„Wie kann jemand Gott lieben, wenn er seinen Bruder nicht liebt?“, fragt Johannes gleichsam in 1. Johannes 4,20. „Wie kann jemand seinen Bruder lieben, ohne Gott zu lieben und seine Gebote zu halten?“, fragt er sozusagen in 1. Johannes 5,2.

Im ersten Fall ist die Liebe zu den Brüdern der Beweis für echte Liebe zu Gott. Im zweiten Fall ist die Liebe zu Gott der Beweis für echte Liebe zu den Brüdern.

Jedes wahre Kind Gottes liebt Gott, das wird niemand bestreiten. Aber wenn Gott sich heute in seinen Kindern offenbaren will (so schwach das auch oft sichtbar wird) und diese Offenbarung des Wesens Gottes in seinen Kindern bei jemand keine Liebe zu den Kindern Gottes hervorruft, dann liebt er auch Gott nicht wirklich. Das neue Leben in mir lässt mich bei dem Bruder nach Dingen suchen, die ihn als Kind Gottes erkennbar machen, und dementsprechend liebe ich ihn.

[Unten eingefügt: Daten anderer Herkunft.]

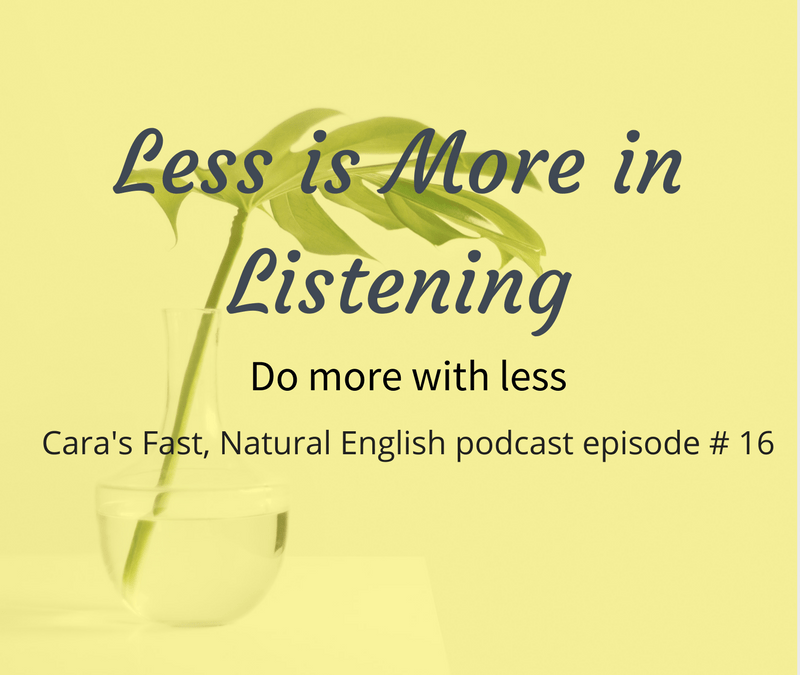 Podcast 16: Less is More in Listening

Andererseits ist die Liebe zu den Brüdern nur dann echt, wenn sie von Gehorsam gegenüber Gott begleitet ist. Liebe zu Gott zeigt sich im Gehorsam seinem Wort gegenüber. Und die Liebe zu den Brüdern liebt nicht auf Kosten der Liebe zu Gott. Die Übereinstimmung mit dem Willen Gottes bildet also den Rahmen (um nicht zu sagen: die Grenze) der Bruderliebe. Wenn ein Bruder einen falschen Weg geht, äußert sich die Bruderliebe nicht dadurch, dass ich ihn laufen lasse, seinen Weg entschuldige, ihn darin bestärke oder sogar mit ihm gehe. Echte Bruderliebe bleibt in Übereinstimmung mit Gottes Wort und ist bemüht, auch den Bruder wieder auf den Weg des Gehorsams zurückzubringen.